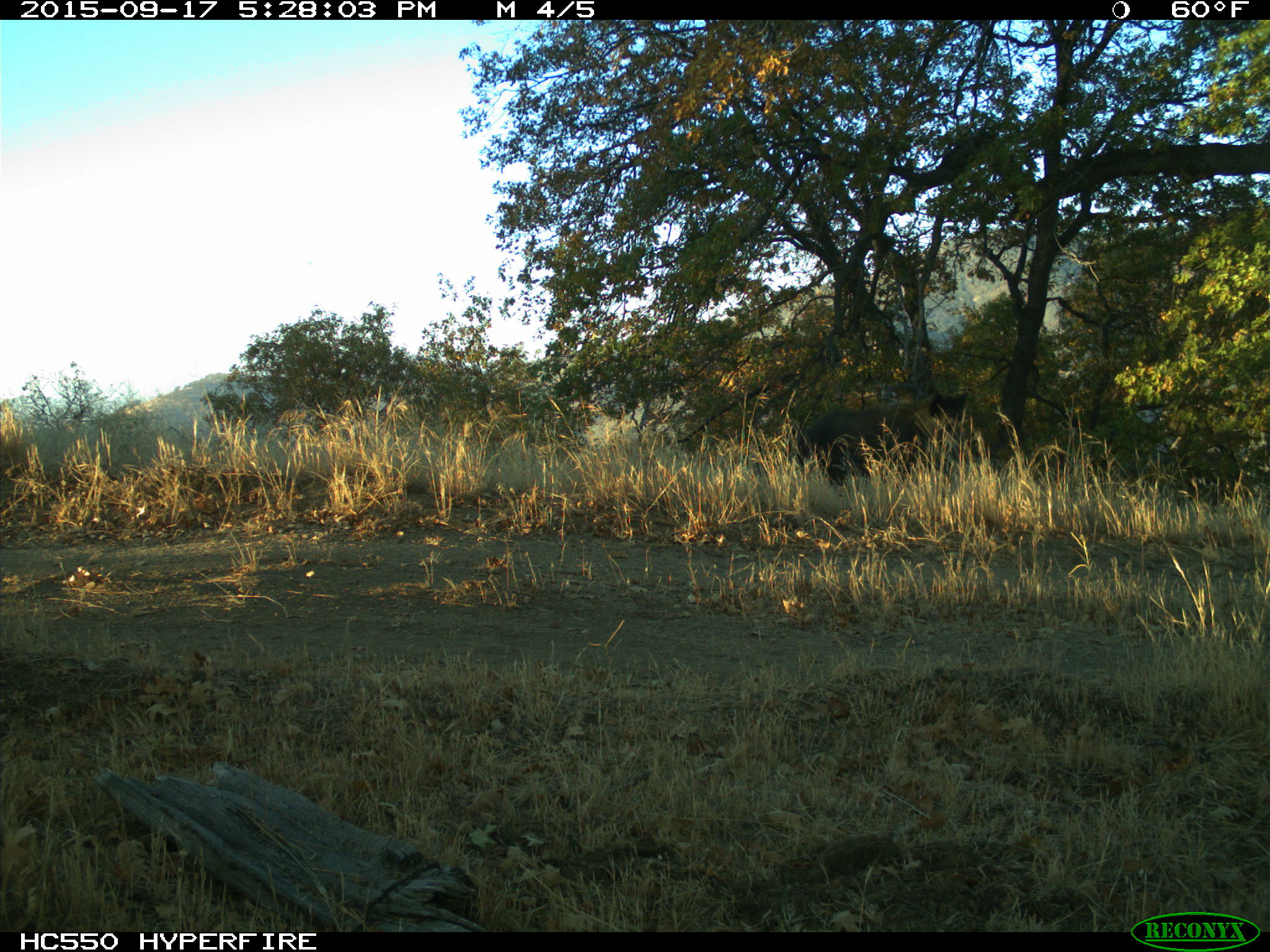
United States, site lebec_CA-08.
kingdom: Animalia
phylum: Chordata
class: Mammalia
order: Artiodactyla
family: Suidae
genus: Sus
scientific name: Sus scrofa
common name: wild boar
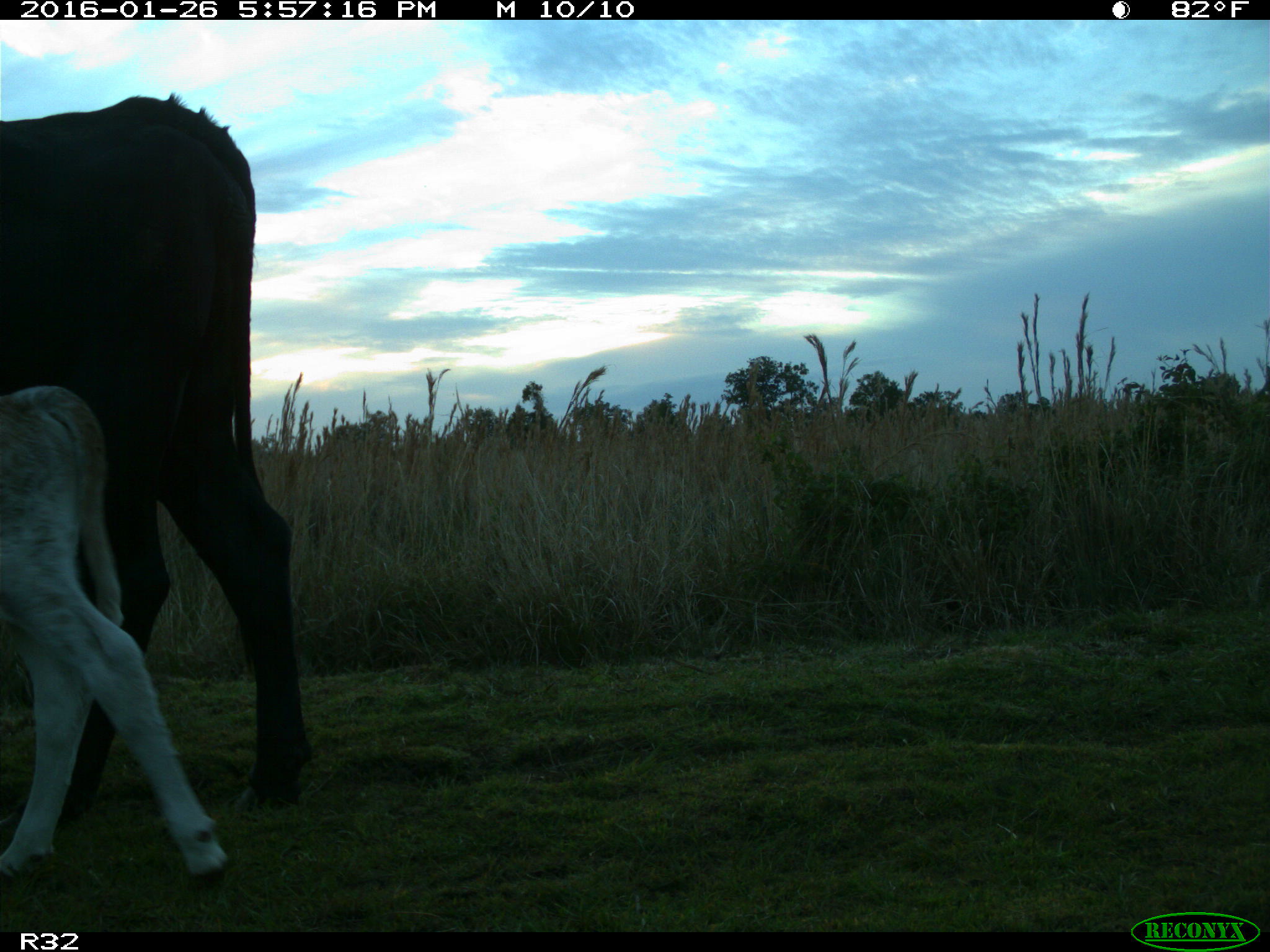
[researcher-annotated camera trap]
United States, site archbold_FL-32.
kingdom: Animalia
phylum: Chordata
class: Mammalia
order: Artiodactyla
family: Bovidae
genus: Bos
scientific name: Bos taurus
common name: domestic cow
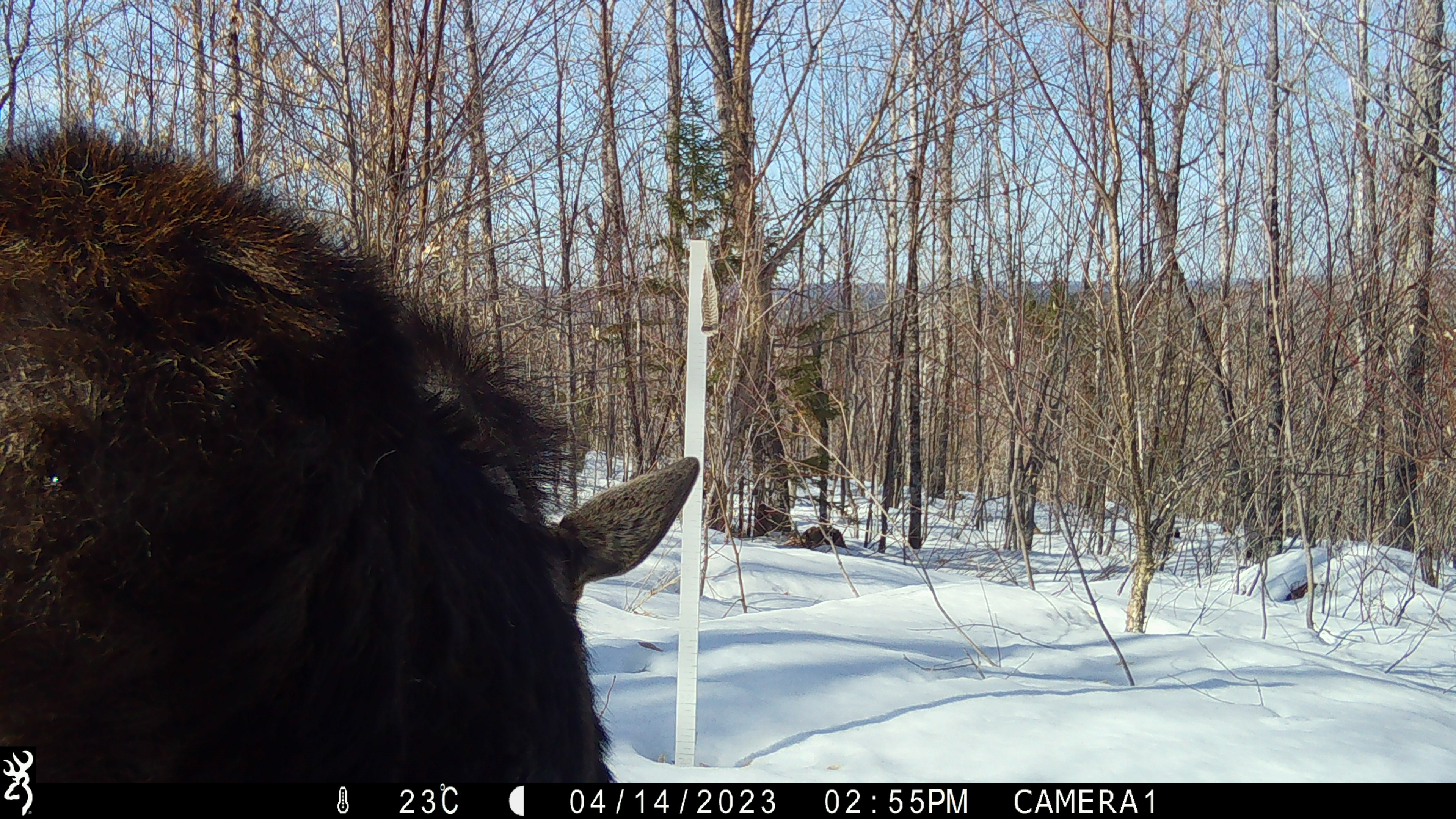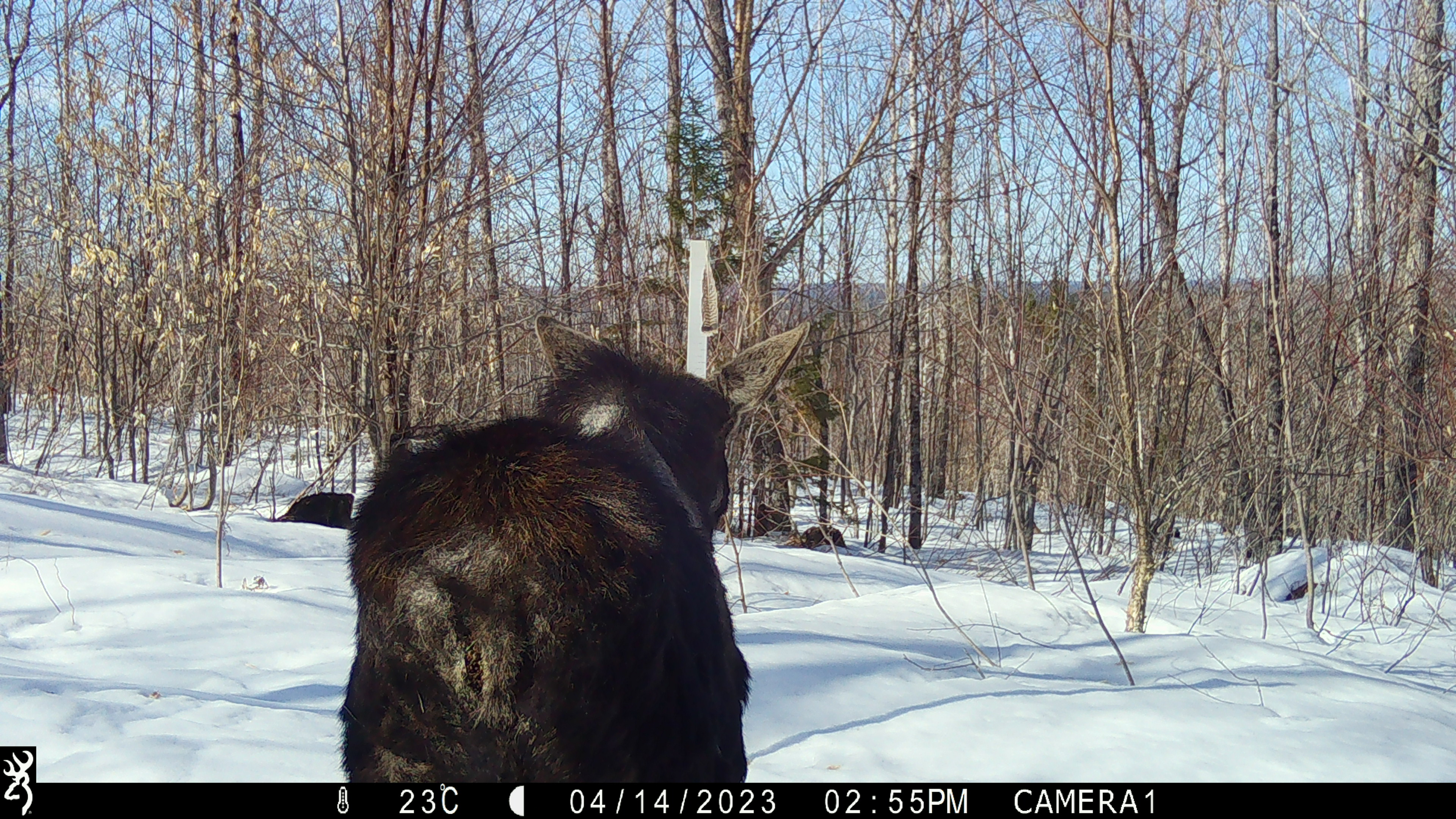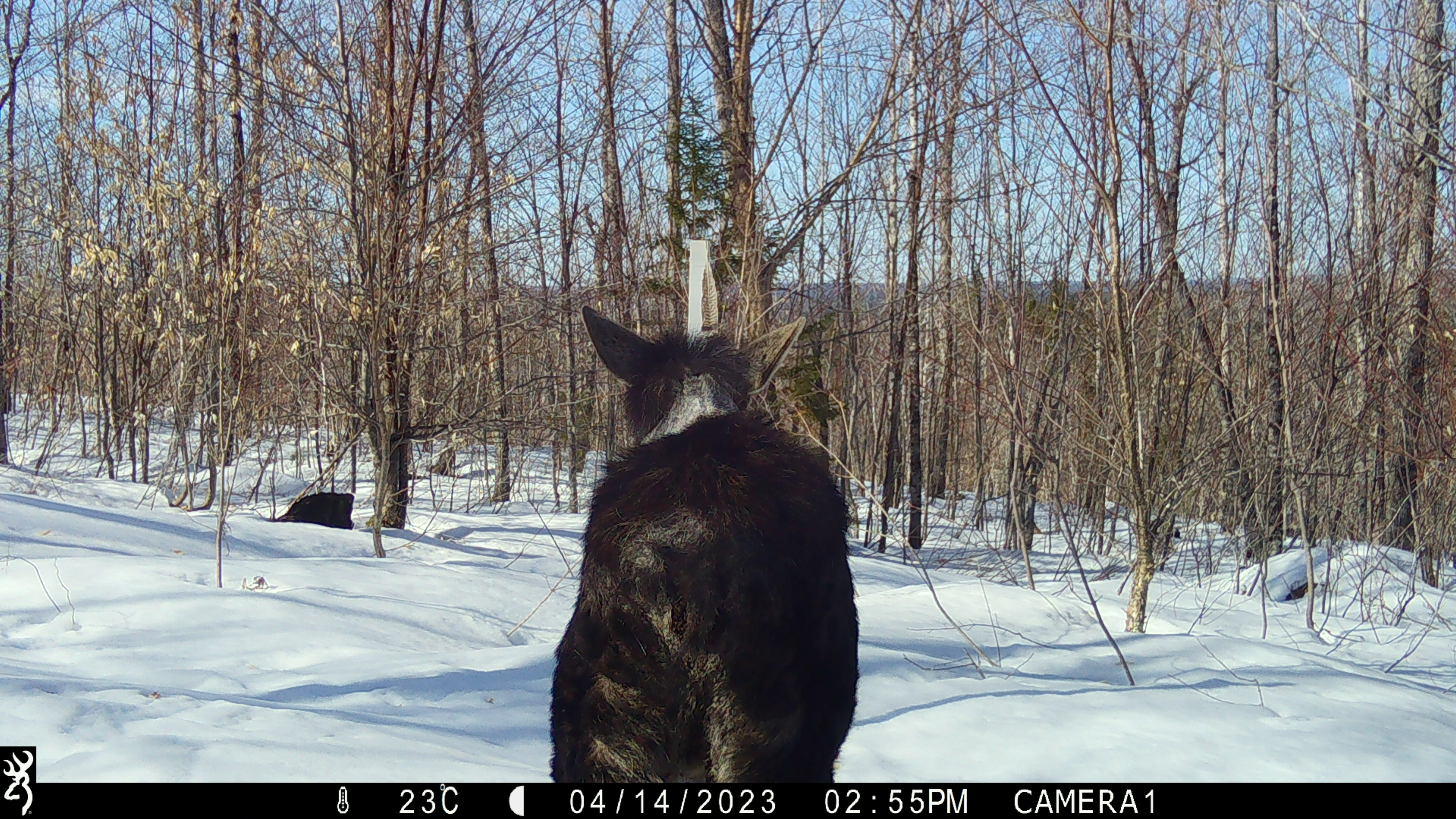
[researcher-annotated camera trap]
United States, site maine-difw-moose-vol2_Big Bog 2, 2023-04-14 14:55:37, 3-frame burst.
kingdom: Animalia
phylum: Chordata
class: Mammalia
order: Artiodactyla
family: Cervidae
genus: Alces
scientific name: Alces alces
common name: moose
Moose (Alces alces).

--- PROBLEM DESCRIPTION ---
Each line from the one containing "family: Suidae" through the last line of the entries above should be duplicated exactly, both included; leave out pictures and add nothing.

--- EXERCISE SOLUTION ---
family: Suidae
genus: Sus
scientific name: Sus scrofa
common name: wild boar
[researcher-annotated camera trap]
United States, site archbold_FL-32.
kingdom: Animalia
phylum: Chordata
class: Mammalia
order: Artiodactyla
family: Bovidae
genus: Bos
scientific name: Bos taurus
common name: domestic cow
[researcher-annotated camera trap]
United States, site maine-difw-moose-vol2_Big Bog 2, 2023-04-14 14:55:37, 3-frame burst.
kingdom: Animalia
phylum: Chordata
class: Mammalia
order: Artiodactyla
family: Cervidae
genus: Alces
scientific name: Alces alces
common name: moose
Moose (Alces alces).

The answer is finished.